--- KUTIPAN UNTUK DIBACA ---

☆ ☆ ☆ ☆ ☆

Di Indonesia, sampah belum menyentuh kepada tanggungjawab perseorangan. Sampah masih identik dengan tanggungjawab Pemerintah baik pusat maupun daerah, sehingga apapun permasalahannya, sampah menjadi tanggungjawab penguasa negara. Sementara pemerintahpun tidak memiliki konsep yang jelas tentang bagaimana pengelolaannya, sehingga masalah sampah dapat teratasi. Yang ada saat ini adalah, pemerintah hanya menyelesaikan sampah dari satu tong kemudian dipindahkan ke tong lainnya yang kemudian menjadi maslalah baru yang semakin rumit. Belum lagi politisasi sampah yang menjadi target proyek bagi orang-orang yang tengah berkuasa. Hal ini perlahan-lahan akan merugikan masyarakat tanpa masyarakat sadar bahwa mereka sedang dipolitisasi oleh penguasa.  
Tentunya kesadaran masyarakat terhadap sampah sangatlah penting, sehingga tidak ada lagi yang dirugikan dan memanfaatkan kesempatan yang ada. keterlibatan semua warga masyarakat tentunya sangat penting, mengingat sampah yang dihasilkan di TPS-TPS, sumbangan terbesarnya adalah dari sampah rumahtangga.  Hal inilah yang kemudian Bina Swadaya membentuk sebuah balai pengelolaan sampah terpadu (BPST) yang tentunya melibatkan semua komponen masyarakat yang merupakan bandar-bandar kecil yang tidak hanya peduli dengan nilai ekonomisnya, akan tetapi nilai-nilai kebersihan dan kesehatan menjadi poin penting dalam pengelolaan sampah ini.

☆ ☆ ☆ ☆ ☆

--- INFORMASI YANG DIBERIKAN ---
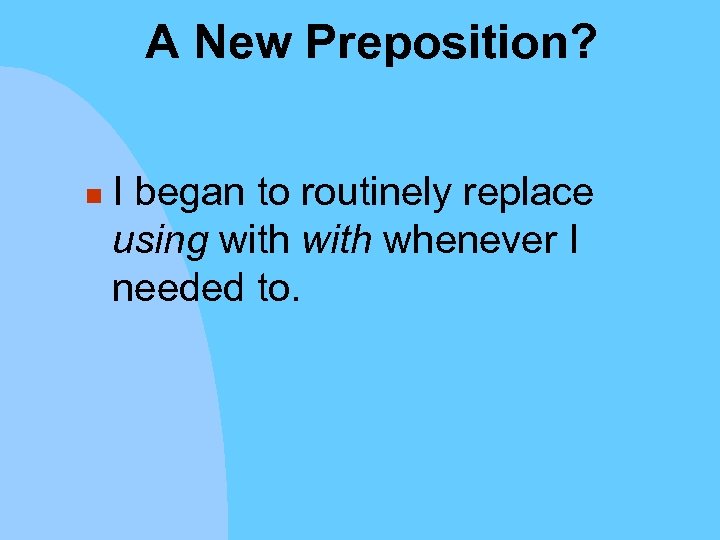 A New Preposition?

I began to routinely replace using with with whenever I needed to.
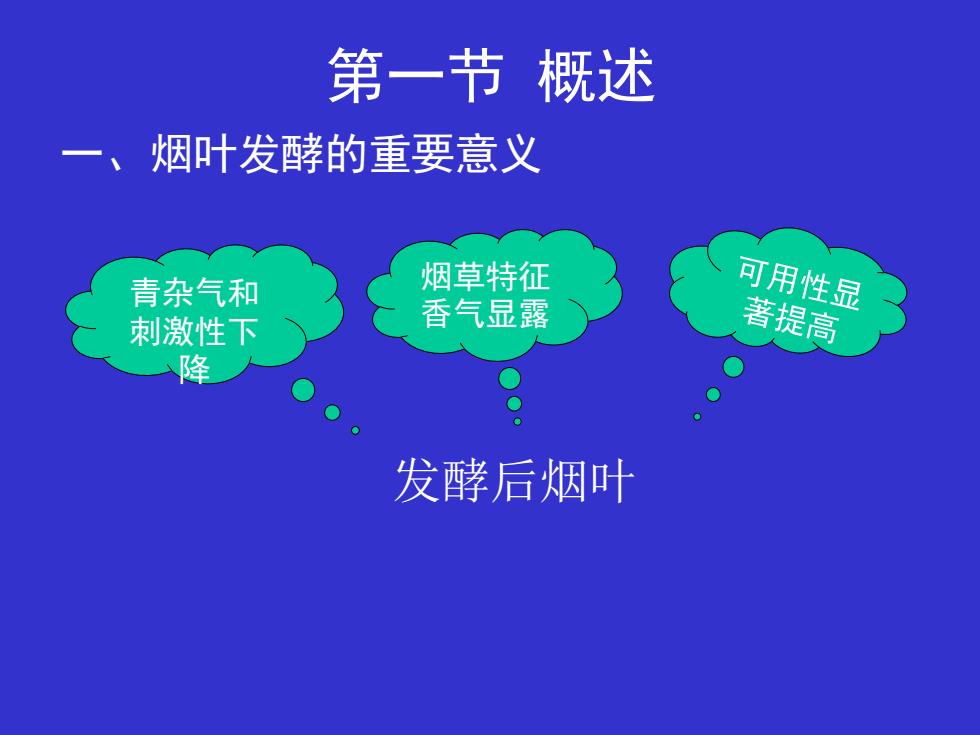 第一节 概述

一、烟叶发酵的重要意义

青杂气和刺激性下降

烟草特征香气显露

可用性显著提高

发酵后烟叶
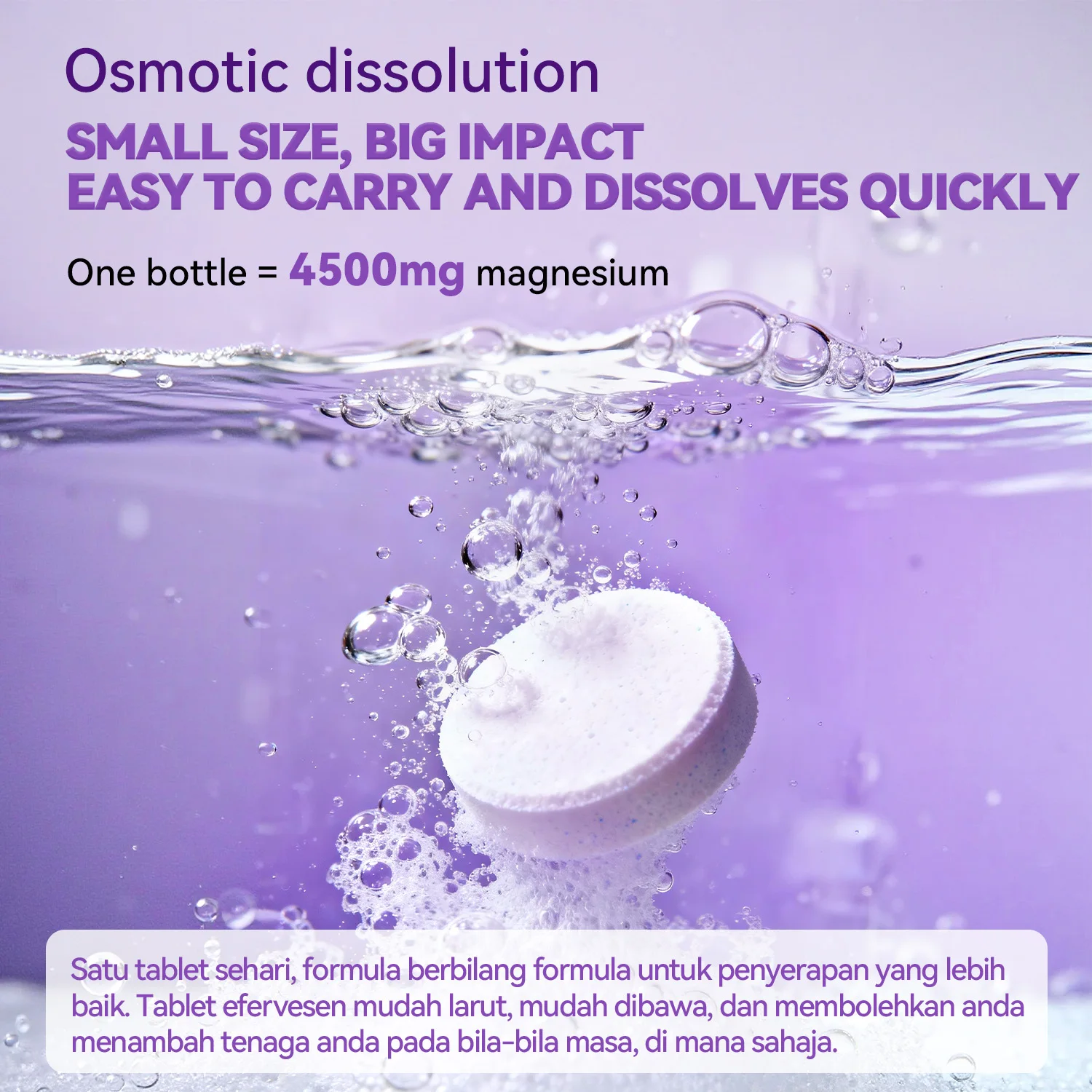 Osmotic dissolution

SMALL SIZE, BIG IMPACT
EASY TO CARRY AND DISSOLVES QUICKLY

One bottle = 4500mg magnesium

Satu tablet sehari, formula berbilang formula untuk penyerapan yang lebih baik. Tablet efervesen mudah larut, mudah dibawa, dan membolehkan anda menambah tenaga anda pada bila-bila masa, di mana sahaja.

☆ ☆ ☆ ☆ ☆

--- TINDAKAN YANG DIPERLUKAN ---
Sebutkan semua nilai yang dipedulikan bandar-bandar kecil dalam BPST menurut kutipan tentang pengelolaan sampah.

--- HASIL TUGAS INI ---
- Nilai ekonomis
- Nilai kebersihan
- Nilai kesehatan